Cheap and rapid ‘non-viral’ CAR T-cell therapy in Monash sights

Blood cancers

22 Jul 2020

Monash University researchers are aiming to overcome the high costs and lengthy manufacturing times associated with CAR-T cell therapy by eliminating the use of an inactive virus vector to genetically encode the T cells.

Using powerful nanoscale tools, scientists at the Monash Institute of Pharmaceutical Sciences (MIPS) believe they can overcome the most expensive and time-consuming step to CAR-T cell manufacturing, thus paving the way for accessible and affordable blood cancer treatment

Currently the CAR T-cell therapy manufacturing process takes several weeks because of the need to grow large batches of replication-defective viral vector, and the many technical steps involved mean this costs more than $600,000 per patient.

However the team at MIPS, led by Professor Nicolas Voelcker and Dr Roey Elnathan, have initiated the use of nanotechnologies to simplify the process by completely eliminating the use of viral vector.

“There is an urgent need for a scalable, low-cost, streamlined CAR-T cell manufacturing process that does not rely on viral transfection methods,” says Dr Elnathan.

“At MIPS we’re using nanotechnologies to enable targeted delivery of non-viral synthetic molecules into the interiors of primary immune cells which are notoriously difficult to transfect. We’ve already shown that this can be done through a scalable route without the viral component.”

The MIPS team has already demonstrated that silicon nanosyringes can directly transport bioactive molecules – DNA, RNA, proteins, and gene-editing tools – into primary immune cells, with their preliminary findings recently published in the journals: Advanced Materials and Small.

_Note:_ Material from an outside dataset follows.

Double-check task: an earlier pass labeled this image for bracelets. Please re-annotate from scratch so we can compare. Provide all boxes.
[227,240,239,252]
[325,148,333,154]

According to Professor Voelcker, this breakthrough ”is a platform for making a paradigm shift at the interface of nanotechnology and immuno-oncology, which will have huge benefits for patients around the globe.”

“The non-viral process would reduce the complexities and eliminate the safety issues associated with viral vectors, with the potential to change the business model of the therapy from boutique to widely affordable.”

“Furthermore, the nanotechnology has the potential to be conducted entirely within the hospital, offering huge benefits for patients and their healthcare team.”

MIPS is collaborating with a Japanese company ULVAC Inc to scale up fabrication of the silicon nanosyringes, which will be critical for rolling out the new technology.

The team is now benchmarking the efficiency and duration of CAR expression against viral delivery. Once this is achieved, they anticipate it will take several years to optimise potency and functionality in preparation for clinical-grade non-viral CAR-T therapy.